*GIVEN EXERCISE*
Rewrite the items below, substituting "cream pillow" for every occurrence of "white pillow" and leaving all other text unaltered.
-- begin WORKING DATA --
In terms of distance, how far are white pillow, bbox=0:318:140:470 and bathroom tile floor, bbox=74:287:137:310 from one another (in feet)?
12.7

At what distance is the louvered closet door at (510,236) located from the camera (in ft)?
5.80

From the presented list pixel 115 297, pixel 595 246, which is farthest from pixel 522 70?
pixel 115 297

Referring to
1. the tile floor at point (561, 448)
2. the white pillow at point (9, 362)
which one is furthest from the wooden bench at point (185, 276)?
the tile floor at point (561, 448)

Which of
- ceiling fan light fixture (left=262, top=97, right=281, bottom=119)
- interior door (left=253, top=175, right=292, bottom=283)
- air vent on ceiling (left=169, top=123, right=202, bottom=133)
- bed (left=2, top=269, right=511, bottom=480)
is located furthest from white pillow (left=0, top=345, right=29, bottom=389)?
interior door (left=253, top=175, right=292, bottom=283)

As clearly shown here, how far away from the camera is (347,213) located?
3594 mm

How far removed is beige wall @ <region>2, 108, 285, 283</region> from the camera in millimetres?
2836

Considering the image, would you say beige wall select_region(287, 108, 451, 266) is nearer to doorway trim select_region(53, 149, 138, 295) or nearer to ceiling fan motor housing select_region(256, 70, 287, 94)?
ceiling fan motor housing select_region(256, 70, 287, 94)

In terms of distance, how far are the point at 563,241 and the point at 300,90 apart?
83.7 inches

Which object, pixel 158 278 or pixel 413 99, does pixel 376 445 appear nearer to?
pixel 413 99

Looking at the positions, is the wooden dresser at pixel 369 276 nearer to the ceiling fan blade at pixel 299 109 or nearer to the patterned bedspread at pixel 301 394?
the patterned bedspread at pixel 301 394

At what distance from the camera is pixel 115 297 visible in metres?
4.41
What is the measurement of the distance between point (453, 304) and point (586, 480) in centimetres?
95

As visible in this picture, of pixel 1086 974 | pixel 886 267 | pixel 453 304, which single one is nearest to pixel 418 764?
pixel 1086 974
-- end WORKING DATA --
*THE RESULT*
In terms of distance, how far are cream pillow, bbox=0:318:140:470 and bathroom tile floor, bbox=74:287:137:310 from one another (in feet)?
12.7

At what distance is the louvered closet door at (510,236) located from the camera (in ft)?
5.80

From the presented list pixel 115 297, pixel 595 246, which is farthest from pixel 522 70?
pixel 115 297

Referring to
1. the tile floor at point (561, 448)
2. the cream pillow at point (9, 362)
which one is furthest from the wooden bench at point (185, 276)?
the tile floor at point (561, 448)

Which of
- ceiling fan light fixture (left=262, top=97, right=281, bottom=119)
- interior door (left=253, top=175, right=292, bottom=283)
- air vent on ceiling (left=169, top=123, right=202, bottom=133)
- bed (left=2, top=269, right=511, bottom=480)
is located furthest from cream pillow (left=0, top=345, right=29, bottom=389)?
interior door (left=253, top=175, right=292, bottom=283)

As clearly shown here, how far away from the camera is (347,213) located?
3594 mm

How far removed is beige wall @ <region>2, 108, 285, 283</region> from the camera in millimetres?
2836

Considering the image, would you say beige wall select_region(287, 108, 451, 266) is nearer to doorway trim select_region(53, 149, 138, 295) or nearer to ceiling fan motor housing select_region(256, 70, 287, 94)?
ceiling fan motor housing select_region(256, 70, 287, 94)

In terms of distance, how far are the point at 563,241 and the point at 300,90 apart?
83.7 inches

Which object, pixel 158 278 or pixel 413 99, does pixel 376 445 appear nearer to?
pixel 413 99

Looking at the positions, is the wooden dresser at pixel 369 276 nearer to the ceiling fan blade at pixel 299 109 or nearer to the patterned bedspread at pixel 301 394?
the patterned bedspread at pixel 301 394

At what distance from the camera is pixel 115 297 visible in metres?
4.41
What is the measurement of the distance between point (453, 304) and point (586, 480) in centimetres?
95

As visible in this picture, of pixel 1086 974 | pixel 886 267 | pixel 453 304, which single one is nearest to pixel 418 764?
pixel 1086 974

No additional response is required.